- _TESTO ESTRATTO_
"""

MIGLIOR COPERTINA Nomination: Gigante n. 1, Lontano dalla luce, Zed

 ..and the winner is: Angelo Stano per il Gigante n. 1

Non c'era proprio gara stavolta. Stiamo parlando di una delle migliori copertine di Stano in assoluto. Ad omaggiare una storia che nomineremo tra poco..

MIGLIORI DISEGNI Nomination: Andrea Venturi (Johnny Freak), Piero Dall'Agnol (Lontano dalla luce), Gianluigi Coppola (Doktor Terror)

 ..and the winner is: Andrea Venturi per Johnny Freak

Venturi avrebbe già forse meritato lo scorso anno per L'uomo che visse due volte. Qui vince a mani basse, grazie a disegni emozionanti e dinamici che smuovono la sensibilità del lettore. Ennesima nomination per Dall'Agnol che neanche stavolta porta a casa il trofeo. Mi toccherà dargli un premio alla carriera? Apporto grafico di Coppola fondamentale per Doktor Terror (che gli costa pure il posto), ma non basta.

MIGLIOR STORIA Nomination: Totentanz, L'ultimo uomo sulla terra, Johnny Freak,

 ..and the winner is: Totentanz (Sclavi & Casertano) su Gigante n. 1

Forse un po' a sorpresa è ancora una volta la coppia, garanzia di qualità, Sclavi-Casertano a portarsi a casa il premio. La preferisco di poco a L'ultimo uomo sulla terra a cui manca qualche pagina in più per raggiungere l'eccellenza e a Johnny Freak penalizzato dalla ricerca della lacrima facile. Tutte storie che ho valutato 10 quindi sfida di altissimo livello.

"""

- _COSA FARE_
a: Rispondi alle seguenti domande in base al testo sui premi:
(i) Chi ha vinto il premio per la miglior copertina, e per quale albo?
(ii) Per quale storia Andrea Venturi ha vinto il premio per i migliori disegni?
(iii) Che voto hanno ricevuto le storie candidate come miglior storia?
b: Cita testualmente il passo del testo sui premi che va da "MIGLIOR COPERTINA Nomination: Gigante" a "ma non basta.".
I record sono materiale separato dal testo sui premi.

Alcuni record
"""

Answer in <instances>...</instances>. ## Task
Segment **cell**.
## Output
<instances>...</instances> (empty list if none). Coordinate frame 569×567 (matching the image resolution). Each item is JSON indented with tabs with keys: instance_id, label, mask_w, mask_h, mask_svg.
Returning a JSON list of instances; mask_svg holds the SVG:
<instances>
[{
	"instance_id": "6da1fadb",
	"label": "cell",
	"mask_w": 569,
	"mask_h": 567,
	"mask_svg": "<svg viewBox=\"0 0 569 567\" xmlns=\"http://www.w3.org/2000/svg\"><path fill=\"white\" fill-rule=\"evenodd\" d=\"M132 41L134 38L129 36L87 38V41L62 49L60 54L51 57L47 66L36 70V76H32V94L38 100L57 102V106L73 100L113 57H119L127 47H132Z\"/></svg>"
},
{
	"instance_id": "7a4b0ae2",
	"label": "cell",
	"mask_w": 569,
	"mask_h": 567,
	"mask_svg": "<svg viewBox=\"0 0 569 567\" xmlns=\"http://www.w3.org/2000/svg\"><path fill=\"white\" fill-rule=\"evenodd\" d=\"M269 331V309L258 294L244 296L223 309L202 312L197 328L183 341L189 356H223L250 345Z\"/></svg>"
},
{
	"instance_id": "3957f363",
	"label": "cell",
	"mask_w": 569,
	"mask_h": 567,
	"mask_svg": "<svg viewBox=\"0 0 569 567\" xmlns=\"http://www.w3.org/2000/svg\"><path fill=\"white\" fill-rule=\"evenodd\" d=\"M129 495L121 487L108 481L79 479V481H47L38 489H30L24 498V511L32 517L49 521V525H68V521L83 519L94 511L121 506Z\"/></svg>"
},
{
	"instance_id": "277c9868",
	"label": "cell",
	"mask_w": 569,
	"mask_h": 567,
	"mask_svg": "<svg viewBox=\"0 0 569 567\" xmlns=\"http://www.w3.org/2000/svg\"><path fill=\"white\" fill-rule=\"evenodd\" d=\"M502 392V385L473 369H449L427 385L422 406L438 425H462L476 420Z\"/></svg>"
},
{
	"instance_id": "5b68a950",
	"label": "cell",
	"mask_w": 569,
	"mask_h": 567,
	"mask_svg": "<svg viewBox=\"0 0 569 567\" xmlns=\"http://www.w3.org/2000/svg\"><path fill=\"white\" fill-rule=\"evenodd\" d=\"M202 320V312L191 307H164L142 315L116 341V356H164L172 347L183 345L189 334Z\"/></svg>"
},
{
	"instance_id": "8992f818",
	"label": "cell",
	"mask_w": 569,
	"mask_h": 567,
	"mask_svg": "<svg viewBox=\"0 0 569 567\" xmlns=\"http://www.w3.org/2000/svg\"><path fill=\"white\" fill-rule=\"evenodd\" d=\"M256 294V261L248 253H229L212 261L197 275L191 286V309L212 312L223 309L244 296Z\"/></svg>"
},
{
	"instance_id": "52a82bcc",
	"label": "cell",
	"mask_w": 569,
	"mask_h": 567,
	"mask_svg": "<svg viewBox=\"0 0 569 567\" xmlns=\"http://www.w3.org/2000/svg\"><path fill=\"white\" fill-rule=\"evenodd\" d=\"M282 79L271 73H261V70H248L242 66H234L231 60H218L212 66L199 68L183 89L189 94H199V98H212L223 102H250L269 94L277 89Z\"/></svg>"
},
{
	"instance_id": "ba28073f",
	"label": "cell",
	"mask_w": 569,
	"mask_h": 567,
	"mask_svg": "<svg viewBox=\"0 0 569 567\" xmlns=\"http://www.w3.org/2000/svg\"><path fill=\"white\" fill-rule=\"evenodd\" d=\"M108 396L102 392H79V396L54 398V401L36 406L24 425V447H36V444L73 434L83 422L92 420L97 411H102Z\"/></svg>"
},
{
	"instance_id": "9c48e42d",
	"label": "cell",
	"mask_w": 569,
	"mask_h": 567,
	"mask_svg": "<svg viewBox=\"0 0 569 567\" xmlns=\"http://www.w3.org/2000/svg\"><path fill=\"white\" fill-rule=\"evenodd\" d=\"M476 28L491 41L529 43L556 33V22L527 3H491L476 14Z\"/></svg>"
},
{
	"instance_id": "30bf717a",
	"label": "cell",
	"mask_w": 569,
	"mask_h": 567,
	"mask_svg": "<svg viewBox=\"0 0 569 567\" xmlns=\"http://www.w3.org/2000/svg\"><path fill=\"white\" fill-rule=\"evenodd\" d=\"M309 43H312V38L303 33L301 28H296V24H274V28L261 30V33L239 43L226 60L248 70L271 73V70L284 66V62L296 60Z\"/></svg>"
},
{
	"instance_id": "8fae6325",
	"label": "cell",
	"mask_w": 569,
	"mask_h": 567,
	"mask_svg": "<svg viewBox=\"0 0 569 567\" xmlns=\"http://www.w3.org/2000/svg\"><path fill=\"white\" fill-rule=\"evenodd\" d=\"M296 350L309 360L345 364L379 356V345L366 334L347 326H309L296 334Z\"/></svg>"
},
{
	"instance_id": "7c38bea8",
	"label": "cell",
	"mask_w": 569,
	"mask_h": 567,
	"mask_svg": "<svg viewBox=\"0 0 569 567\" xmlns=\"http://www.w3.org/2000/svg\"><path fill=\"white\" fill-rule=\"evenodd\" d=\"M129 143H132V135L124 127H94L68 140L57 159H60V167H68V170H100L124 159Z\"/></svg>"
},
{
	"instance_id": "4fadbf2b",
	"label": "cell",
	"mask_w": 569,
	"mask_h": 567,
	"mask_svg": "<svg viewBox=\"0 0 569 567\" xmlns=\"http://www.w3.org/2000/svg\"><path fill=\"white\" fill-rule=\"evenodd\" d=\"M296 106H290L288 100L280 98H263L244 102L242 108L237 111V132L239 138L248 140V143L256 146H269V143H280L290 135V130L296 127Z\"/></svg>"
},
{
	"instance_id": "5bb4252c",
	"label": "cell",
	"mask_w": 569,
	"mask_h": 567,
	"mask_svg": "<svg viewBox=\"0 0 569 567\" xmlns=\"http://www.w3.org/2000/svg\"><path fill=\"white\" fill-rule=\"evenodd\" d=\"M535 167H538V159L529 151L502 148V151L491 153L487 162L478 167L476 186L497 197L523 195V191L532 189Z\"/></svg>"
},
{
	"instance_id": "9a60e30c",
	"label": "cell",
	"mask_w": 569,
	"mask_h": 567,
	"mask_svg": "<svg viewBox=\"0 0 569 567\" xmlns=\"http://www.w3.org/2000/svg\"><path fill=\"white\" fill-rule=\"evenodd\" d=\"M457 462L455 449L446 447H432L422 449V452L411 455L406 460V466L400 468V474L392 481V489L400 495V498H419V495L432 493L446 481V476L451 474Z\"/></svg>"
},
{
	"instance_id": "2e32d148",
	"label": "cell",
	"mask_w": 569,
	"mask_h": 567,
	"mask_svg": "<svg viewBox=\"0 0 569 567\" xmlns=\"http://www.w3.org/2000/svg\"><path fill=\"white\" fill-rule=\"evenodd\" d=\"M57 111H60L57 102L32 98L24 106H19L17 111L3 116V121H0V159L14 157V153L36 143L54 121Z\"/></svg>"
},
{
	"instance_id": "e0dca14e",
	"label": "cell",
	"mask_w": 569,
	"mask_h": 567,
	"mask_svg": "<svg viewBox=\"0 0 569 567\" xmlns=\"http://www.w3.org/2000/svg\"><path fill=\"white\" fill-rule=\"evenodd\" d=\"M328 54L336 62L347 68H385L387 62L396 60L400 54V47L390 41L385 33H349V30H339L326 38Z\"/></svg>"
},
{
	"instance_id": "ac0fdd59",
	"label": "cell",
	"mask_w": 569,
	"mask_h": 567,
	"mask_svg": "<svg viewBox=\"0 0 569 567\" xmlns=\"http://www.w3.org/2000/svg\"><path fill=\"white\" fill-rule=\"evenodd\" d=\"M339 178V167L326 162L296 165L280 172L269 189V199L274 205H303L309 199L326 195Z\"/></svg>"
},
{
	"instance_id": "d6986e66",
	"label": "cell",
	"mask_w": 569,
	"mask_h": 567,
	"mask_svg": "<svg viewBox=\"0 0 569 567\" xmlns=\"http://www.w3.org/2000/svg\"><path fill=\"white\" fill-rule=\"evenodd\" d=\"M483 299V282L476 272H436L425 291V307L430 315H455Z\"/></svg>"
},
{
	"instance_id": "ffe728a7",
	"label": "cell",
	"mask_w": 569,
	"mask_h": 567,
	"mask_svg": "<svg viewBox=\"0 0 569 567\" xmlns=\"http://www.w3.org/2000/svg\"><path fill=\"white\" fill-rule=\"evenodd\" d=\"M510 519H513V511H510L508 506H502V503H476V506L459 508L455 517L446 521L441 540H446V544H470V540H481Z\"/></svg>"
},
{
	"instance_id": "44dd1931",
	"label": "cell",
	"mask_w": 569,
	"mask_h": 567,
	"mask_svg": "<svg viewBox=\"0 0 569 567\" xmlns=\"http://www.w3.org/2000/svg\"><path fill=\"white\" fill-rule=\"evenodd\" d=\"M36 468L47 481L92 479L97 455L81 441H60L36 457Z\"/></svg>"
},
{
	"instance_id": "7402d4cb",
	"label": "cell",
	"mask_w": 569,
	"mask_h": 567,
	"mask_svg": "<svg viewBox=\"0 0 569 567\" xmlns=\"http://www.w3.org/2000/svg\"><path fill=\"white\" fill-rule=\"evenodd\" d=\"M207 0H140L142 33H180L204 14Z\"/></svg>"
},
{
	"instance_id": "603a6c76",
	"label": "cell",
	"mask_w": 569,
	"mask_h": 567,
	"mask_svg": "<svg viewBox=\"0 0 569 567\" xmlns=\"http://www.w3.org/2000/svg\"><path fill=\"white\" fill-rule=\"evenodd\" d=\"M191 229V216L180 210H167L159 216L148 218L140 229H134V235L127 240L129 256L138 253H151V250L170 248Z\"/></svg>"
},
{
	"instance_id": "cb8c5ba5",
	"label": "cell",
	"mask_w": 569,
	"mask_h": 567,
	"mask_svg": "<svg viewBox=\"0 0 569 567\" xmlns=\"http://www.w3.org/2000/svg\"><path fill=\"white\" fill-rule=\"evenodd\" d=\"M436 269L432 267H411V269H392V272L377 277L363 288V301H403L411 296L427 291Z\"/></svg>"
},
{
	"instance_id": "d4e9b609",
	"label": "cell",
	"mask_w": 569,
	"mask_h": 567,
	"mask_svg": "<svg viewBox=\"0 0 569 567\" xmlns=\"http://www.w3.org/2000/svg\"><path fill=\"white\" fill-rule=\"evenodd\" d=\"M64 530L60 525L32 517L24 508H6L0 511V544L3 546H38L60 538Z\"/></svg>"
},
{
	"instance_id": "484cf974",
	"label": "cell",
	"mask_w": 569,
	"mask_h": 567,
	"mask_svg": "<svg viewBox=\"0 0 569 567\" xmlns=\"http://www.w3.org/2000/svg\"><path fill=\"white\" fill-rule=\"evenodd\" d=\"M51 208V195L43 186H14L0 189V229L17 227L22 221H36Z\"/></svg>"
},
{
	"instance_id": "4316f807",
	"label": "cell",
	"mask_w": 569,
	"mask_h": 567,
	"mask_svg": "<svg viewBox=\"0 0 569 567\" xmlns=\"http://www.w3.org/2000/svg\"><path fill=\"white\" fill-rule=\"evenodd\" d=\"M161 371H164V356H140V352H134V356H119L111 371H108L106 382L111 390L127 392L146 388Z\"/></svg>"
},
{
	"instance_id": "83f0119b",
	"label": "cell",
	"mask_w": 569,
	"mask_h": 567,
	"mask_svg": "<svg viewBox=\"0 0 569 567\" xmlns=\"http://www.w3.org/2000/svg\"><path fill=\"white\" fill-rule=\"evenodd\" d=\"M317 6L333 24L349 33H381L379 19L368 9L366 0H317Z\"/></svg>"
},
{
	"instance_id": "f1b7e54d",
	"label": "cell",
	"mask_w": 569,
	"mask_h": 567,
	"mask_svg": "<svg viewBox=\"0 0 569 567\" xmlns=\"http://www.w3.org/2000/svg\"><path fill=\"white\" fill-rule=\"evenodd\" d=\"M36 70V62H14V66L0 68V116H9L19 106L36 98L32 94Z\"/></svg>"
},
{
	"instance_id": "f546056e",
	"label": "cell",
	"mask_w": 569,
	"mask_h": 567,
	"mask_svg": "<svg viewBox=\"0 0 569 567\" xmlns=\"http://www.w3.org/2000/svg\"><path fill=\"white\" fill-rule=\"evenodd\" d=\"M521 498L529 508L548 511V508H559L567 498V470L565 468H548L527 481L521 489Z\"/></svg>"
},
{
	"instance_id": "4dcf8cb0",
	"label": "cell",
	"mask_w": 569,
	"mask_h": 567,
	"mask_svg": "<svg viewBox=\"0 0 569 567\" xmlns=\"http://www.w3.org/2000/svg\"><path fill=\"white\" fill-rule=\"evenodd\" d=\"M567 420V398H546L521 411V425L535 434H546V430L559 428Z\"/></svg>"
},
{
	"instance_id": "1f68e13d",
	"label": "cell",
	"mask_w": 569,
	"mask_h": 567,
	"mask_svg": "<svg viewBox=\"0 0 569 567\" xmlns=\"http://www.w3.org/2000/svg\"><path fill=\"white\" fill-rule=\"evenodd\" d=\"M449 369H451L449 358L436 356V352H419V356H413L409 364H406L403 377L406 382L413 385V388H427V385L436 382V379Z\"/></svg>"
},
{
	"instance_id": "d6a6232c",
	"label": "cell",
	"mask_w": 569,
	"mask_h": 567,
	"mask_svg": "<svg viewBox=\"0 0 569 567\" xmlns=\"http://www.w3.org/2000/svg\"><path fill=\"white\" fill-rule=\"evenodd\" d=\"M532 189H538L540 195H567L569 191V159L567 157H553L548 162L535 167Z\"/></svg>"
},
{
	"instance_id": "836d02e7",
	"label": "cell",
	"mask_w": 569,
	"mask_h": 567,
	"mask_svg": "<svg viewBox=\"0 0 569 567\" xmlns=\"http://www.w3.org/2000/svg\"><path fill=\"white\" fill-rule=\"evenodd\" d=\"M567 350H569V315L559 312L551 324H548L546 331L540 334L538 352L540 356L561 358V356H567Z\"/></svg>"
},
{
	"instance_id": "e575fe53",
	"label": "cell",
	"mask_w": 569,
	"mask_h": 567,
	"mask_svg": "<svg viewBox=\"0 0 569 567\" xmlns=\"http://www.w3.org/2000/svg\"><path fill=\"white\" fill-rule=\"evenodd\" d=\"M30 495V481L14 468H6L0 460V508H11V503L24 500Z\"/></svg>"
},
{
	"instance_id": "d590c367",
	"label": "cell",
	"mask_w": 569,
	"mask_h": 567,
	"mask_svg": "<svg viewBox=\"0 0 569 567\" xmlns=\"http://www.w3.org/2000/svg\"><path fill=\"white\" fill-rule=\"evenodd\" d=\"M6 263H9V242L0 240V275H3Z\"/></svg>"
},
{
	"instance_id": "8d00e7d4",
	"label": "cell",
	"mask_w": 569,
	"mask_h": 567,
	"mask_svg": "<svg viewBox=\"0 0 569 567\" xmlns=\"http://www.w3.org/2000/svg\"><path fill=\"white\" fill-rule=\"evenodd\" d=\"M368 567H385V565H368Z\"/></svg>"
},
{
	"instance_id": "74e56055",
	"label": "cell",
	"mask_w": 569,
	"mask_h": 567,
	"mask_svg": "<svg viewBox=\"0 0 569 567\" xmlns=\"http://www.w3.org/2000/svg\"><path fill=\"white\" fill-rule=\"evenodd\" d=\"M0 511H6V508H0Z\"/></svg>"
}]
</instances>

"""

- _RISPOSTE_
a:
(i) Angelo Stano, per il Gigante n. 1.
(ii) Johnny Freak.
(iii) 10.

b:
MIGLIOR COPERTINA Nomination: Gigante n. 1, Lontano dalla luce, Zed

 ..and the winner is: Angelo Stano per il Gigante n. 1

Non c'era proprio gara stavolta. Stiamo parlando di una delle migliori copertine di Stano in assoluto. Ad omaggiare una storia che nomineremo tra poco..

MIGLIORI DISEGNI Nomination: Andrea Venturi (Johnny Freak), Piero Dall'Agnol (Lontano dalla luce), Gianluigi Coppola (Doktor Terror)

 ..and the winner is: Andrea Venturi per Johnny Freak

Venturi avrebbe già forse meritato lo scorso anno per L'uomo che visse due volte. Qui vince a mani basse, grazie a disegni emozionanti e dinamici che smuovono la sensibilità del lettore. Ennesima nomination per Dall'Agnol che neanche stavolta porta a casa il trofeo. Mi toccherà dargli un premio alla carriera? Apporto grafico di Coppola fondamentale per Doktor Terror (che gli costa pure il posto), ma non basta.